The other features and factors of the economy tell us the same story. Economist Ahsan H Mansur told the media that conglomerates had already lost Tk65, 000 crore because they have to buy the greenback at an exuberant price due to the volatility of the market. The economist said this at a roundtable discussion titled ‘Monetary Policy 2022-23’ organised by the Chartered Accountants (ICAB) in the capital. Even the central bank data shows that the taka has been devalued by 25 per cent due to the Ukraine-Russia war that began in February last year.
We hope that the projection of the government will come true. We also hope that the economy of the country will get back on the right track again.
We feel that the government needs to locate the loopholes that are weakening our economy and standing in the way of our development. A serious economic parley between the government and the various stakeholders and leading economists might come to a conclusion with some realistic and prudent measures to save the economy from collapse.

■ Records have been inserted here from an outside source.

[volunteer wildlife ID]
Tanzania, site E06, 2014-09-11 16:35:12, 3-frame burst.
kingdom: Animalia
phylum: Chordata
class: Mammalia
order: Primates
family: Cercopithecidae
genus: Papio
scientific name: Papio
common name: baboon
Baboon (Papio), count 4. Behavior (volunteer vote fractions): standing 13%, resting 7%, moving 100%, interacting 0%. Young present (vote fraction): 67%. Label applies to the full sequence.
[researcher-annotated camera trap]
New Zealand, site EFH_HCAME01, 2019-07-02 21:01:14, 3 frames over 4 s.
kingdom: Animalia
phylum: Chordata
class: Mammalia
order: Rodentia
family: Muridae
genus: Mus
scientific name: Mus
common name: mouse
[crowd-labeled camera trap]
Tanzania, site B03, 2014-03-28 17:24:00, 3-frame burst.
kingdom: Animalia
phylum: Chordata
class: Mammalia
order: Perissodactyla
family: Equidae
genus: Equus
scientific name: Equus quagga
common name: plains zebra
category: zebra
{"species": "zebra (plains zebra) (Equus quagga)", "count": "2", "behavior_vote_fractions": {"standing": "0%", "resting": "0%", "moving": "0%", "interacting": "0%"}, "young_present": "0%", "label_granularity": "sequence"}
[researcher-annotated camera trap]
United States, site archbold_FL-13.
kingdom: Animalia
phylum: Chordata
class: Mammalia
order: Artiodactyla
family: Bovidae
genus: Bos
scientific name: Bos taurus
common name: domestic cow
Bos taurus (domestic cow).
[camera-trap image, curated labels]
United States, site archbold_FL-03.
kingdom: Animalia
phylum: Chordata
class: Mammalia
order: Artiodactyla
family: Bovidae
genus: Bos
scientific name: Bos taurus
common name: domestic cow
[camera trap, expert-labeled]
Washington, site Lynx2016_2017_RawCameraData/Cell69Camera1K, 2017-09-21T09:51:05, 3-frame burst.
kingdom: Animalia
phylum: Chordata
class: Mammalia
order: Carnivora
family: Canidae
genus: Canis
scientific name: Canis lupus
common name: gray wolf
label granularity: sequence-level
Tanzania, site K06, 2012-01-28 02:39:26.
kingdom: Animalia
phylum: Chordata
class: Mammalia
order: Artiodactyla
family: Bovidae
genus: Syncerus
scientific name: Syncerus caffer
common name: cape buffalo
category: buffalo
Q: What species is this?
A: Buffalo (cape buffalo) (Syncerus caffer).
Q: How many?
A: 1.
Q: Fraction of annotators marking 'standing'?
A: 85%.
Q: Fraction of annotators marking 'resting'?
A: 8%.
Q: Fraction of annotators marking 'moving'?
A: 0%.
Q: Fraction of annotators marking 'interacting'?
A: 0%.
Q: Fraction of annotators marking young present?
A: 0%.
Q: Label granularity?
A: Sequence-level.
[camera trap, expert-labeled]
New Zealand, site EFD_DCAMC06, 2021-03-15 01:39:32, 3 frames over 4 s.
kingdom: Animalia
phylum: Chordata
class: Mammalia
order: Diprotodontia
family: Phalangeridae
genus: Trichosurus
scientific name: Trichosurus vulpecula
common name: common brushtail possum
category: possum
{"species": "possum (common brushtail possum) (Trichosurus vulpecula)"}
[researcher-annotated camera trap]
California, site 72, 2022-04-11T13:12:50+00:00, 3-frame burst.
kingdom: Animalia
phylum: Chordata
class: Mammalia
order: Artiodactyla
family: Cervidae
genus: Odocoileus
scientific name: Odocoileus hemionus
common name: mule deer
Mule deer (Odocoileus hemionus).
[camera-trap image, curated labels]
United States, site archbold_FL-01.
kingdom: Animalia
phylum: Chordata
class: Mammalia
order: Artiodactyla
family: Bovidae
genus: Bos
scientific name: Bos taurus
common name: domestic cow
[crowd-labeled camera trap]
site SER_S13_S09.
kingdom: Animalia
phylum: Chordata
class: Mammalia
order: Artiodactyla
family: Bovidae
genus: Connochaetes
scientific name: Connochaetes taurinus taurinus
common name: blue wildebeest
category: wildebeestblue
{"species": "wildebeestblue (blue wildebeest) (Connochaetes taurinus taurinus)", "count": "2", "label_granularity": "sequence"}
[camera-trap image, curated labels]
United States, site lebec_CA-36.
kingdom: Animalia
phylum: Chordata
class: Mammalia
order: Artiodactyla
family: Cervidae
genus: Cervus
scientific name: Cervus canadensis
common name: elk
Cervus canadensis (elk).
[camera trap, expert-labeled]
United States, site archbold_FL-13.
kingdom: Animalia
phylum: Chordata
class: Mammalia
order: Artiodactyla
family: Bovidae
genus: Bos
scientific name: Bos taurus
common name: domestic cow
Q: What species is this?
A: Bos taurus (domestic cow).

We don’t think our country will meet the fate of Sri Lanka. We have our dedicated workers sending remittances regularly to our country. We have a booming agricultural sector that is contributing to our economy every year, though marginalised people are most of the time deprived of their rights and finally we have also the garment sector that continues to be to a huge foreign exchange earner.
If we can tap all the potential of the country we will not have to look back. We need a comprehensive measure in every field where we have our potential and some realistic measures to keep the economy stable by swelling our forex reserves. There is no alternative. We have still time to march forward with whatever we have and realistic measures taken by the government are essential.